Erschienen in:
01.06.2013 | Original Article
PDE5 inhibition against acute renal ischemia reperfusion injury in rats: does vardenafil offer protection?
verfasst von:
Iason Kyriazis, George C. Kagadis, Panagiotis Kallidonis, Ioannis Georgiopoulos, Antonia Marazioti, Aikaterini Geronasiou, Despοina Liourdi, George Loudos, Vasilios Schinas, Dimitris Apostolopoulos, Helen Papadaki, Christodoulos Flordellis, George C. Nikiforidis, Andreas Papapetropoulos, Evangelos Ν. Liatsikos
Erschienen in:
World Journal of Urology
|
Ausgabe 3/2013
Einloggen, um Zugang zu erhalten
Abstract
Purpose
To evaluate the effect of vardenafil on renal function after renal ischemia–reperfusion (IR) injury (IRI) in a rat model.
Materials and methods
Seventy-one Wistar rats were divided into 7 groups including (1) a vehicle-treated group, (2) a vehicle pretreated-IR group, (3–6) vardenafil pretreated-IR groups in doses of 0.02, 0.2, 2 and 20 μg/kg, respectively, (7) a group of IR followed by treatment with 2 μg/kg of vardenafil.

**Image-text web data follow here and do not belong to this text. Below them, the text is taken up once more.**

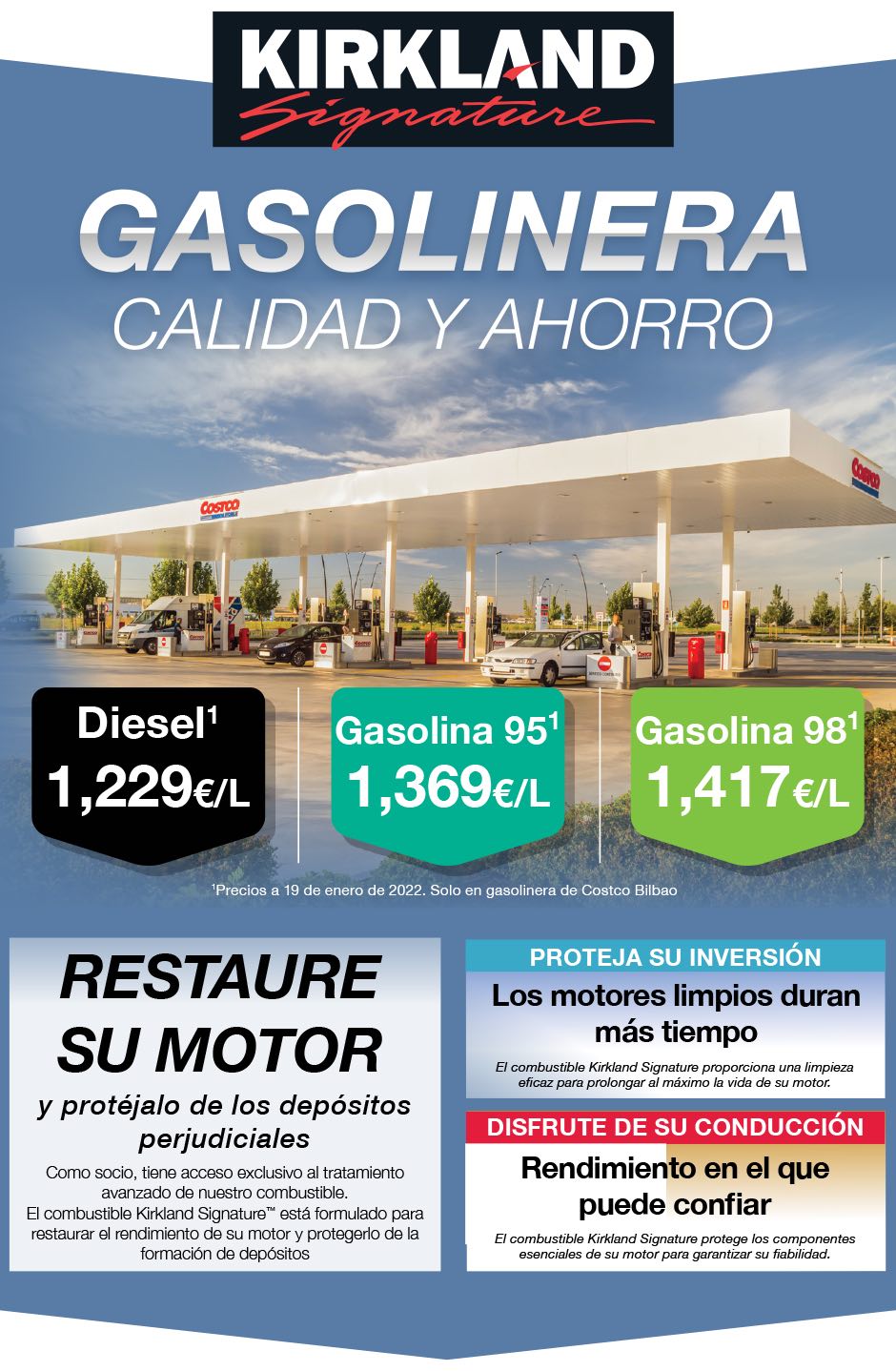 Gasolinera: Calidad y ahorro al mejor precio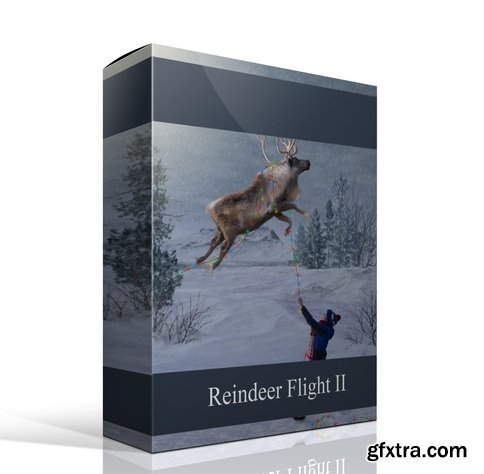 Photographers Unleashed - Reindeer Flight Composite Training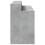 VidaXL vidaXL Desk with LED Lights Study Working Table Concrete Grey Engineered Wood 7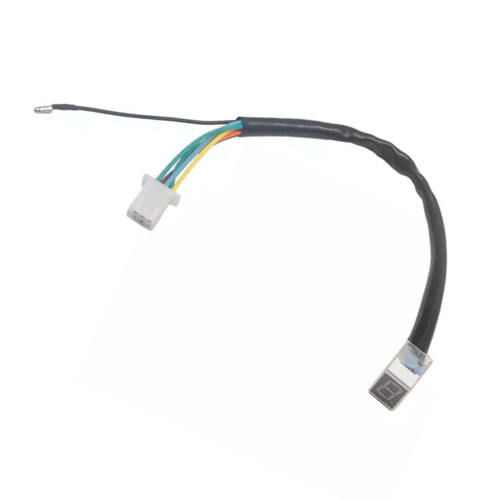 LED Universal Digital Gearindikator Motorcykel Display Gearskiftesensor 2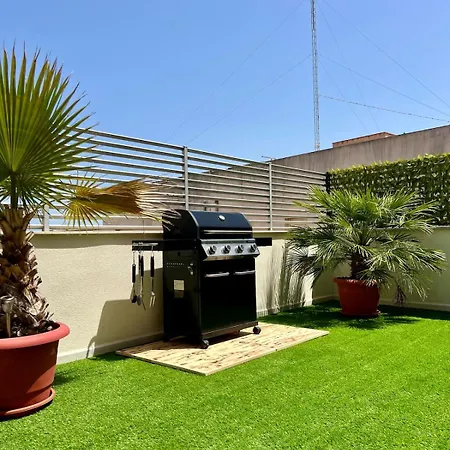 Piso Con Terraza A 5 Min Del Mar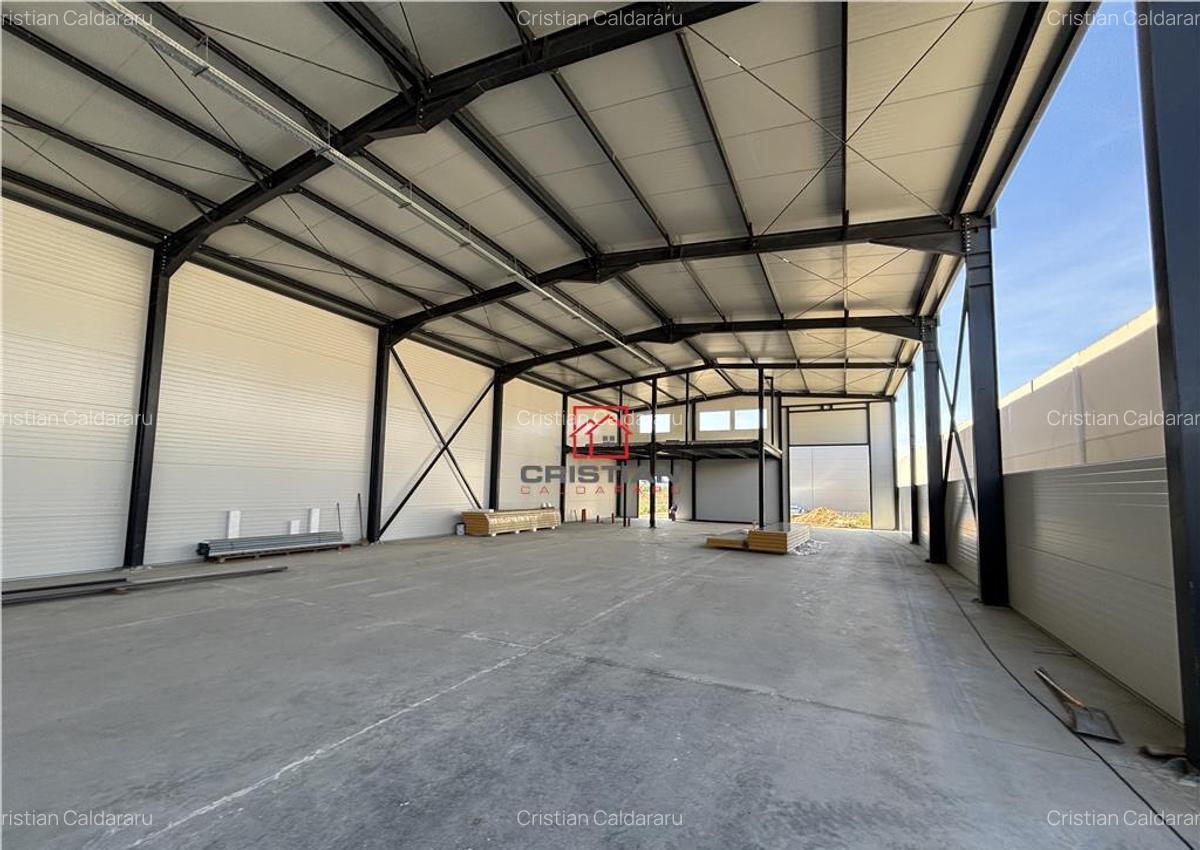 Depozit/hala/spatiu industrial Chiajna - Centura, ILFOV - 3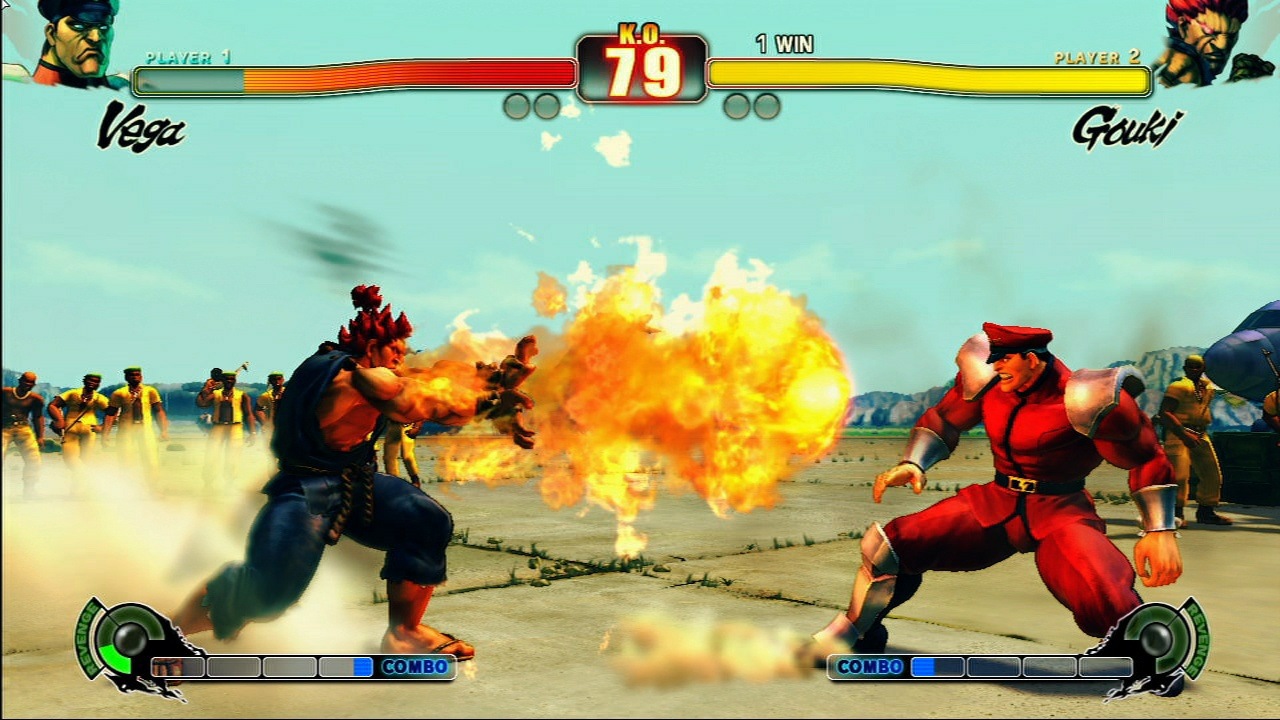 Street Fighter IV (PC) - Juego PC - Análisis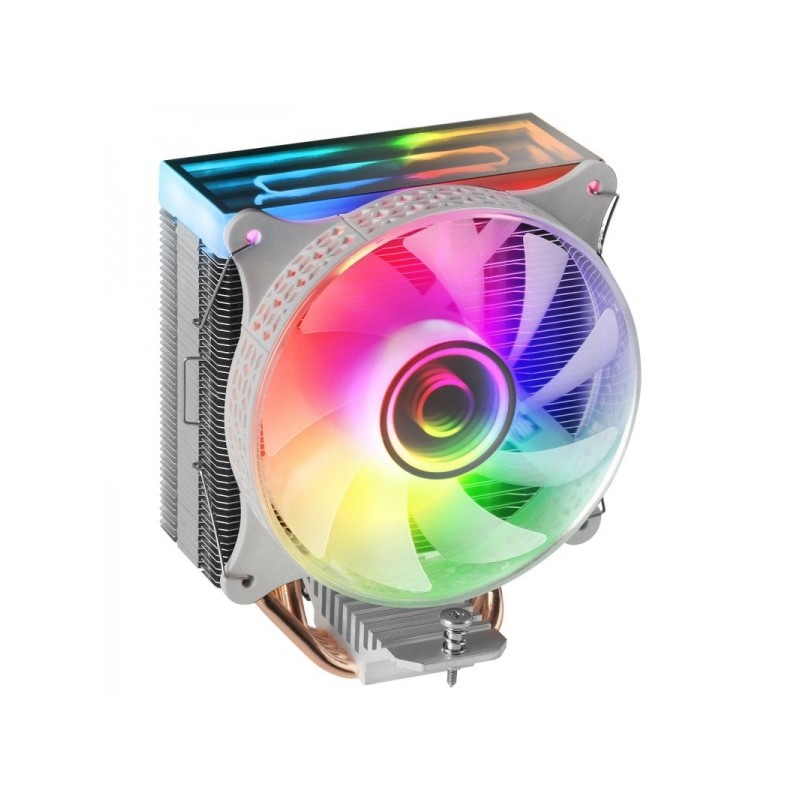 Dissipatore Mars Gaming MCPU-VR ARGB - Supporta CPU fino a 180W - Doppio specchio Infinity - Ampia compatibilità Intel/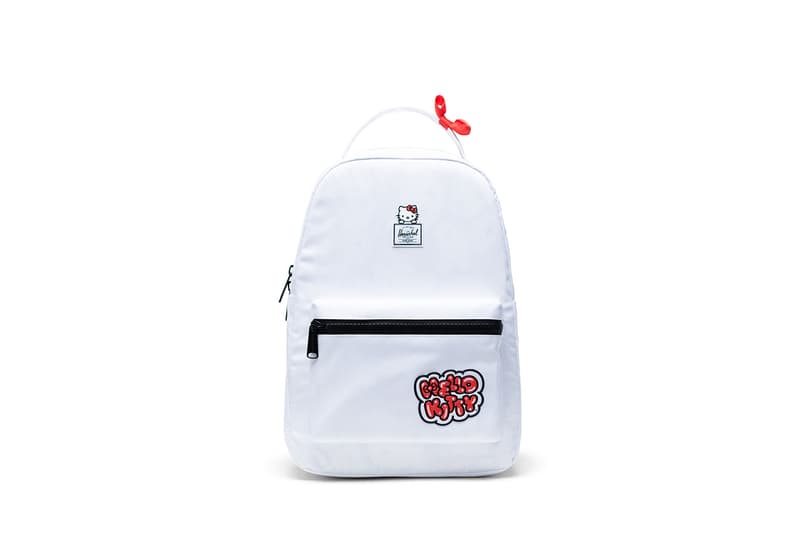 hello kitty herschel supply sanrio backpacks fanny packs luggage suitcase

Vardenafil or vehicle solution was administered one hour before unilateral nephrectomy and the induction of 45 min of ischemia on the contralateral kidney by clamping of renal pedicle. Four hours of reperfusion were allowed after renal ischemia. Studied parameters were serum creatinine, fractional excretion of sodium (FENa), and histological evaluation of renal specimens. In addition, renal tissue cGMP levels, ERK1/2 phosphorylation as well as renal function by renal scintigraphy were also evaluated.
Results
Administration of vardenafil before the induction of ischemia resulted in a significant reduction in creatinine and FENa levels as well as in less histological lesions observed in treated kidneys in comparison with the vehicle-treated group. The underlying mechanism of cytoprotection was cGMP depended and involved the phosphorylation of ERK proteins. Renal scintigraphy confirmed that PDE5 inhibition attenuates renal IRI.
Conclusions
Vardenafil attenuates renal IRI. Based on similar results from relevant studies on other PDE-5 inhibitors in renal and cardiac IRI, it can be assumed that all PDE-5 inhibitors share a common mechanism of cytoprotection.